And even so, the same could be said about Android only features and devices, e.g. Samsung Watch doesn’t work without an Android phone, Google Earbuds are feature capped on iPhone, etc.
IMO, if we are looking at rent seeking behaviors, Google shoving Gemini down the throats of Google Home users, with no chance of rolling back if they don’t like it, is way worse.
The difference between Apple vs Google is that with Apple you ARE the ad. They don't need advertising when they know people will adopt them and then be forced into their ecosystem.
I’m not sure what you are trying to say here. Even if that was true, my point was that an ad driven business like Google, would be incentivized to monetize all the aspects of my life they could have access to. If that’s not what Apple is doing, compared to Google, then that’s a win I guess?
Google most profitable business line is ads. They profit from literally knowing everything about you, then selling access to that to ad bidders. Apple makes the most money from devices. It is not the same.
Then why is it that they advertise? We just last week had a thread about how the Apple app store is making ads blend in more with organic results. So not only are they advertising to users (which admittedly was news to me), they are engaging in dark patterns to make those ads more enticing. It doesn't seem like being locked into the Apple ecosystem (and paying their tax on hardware) is actually benefiting the users.
The iOS version of most social media apps is better.
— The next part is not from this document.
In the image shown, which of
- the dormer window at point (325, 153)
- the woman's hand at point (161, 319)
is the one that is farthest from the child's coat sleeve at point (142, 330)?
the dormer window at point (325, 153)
IOS simply has better API integration to it's hardware, where with android, many OEMs (hell this was even the case to a certain extent with older pixel phones), do a number of things that make the hardware not as easily accessible as quickly from the OS API for said feature.
This is especially relevant for the camera, but also various other sensors and hardware modules that exist inside these phones.
That said, in recent years there are just a number of other areas that android is much better at such as deeper AI integration, which goes back to even prior to the current LLM craze.
Cubasis and Blackmagic Camera are cross platform, not that "most people" would use these over whatever was preinstalled or the camera interface in their social app.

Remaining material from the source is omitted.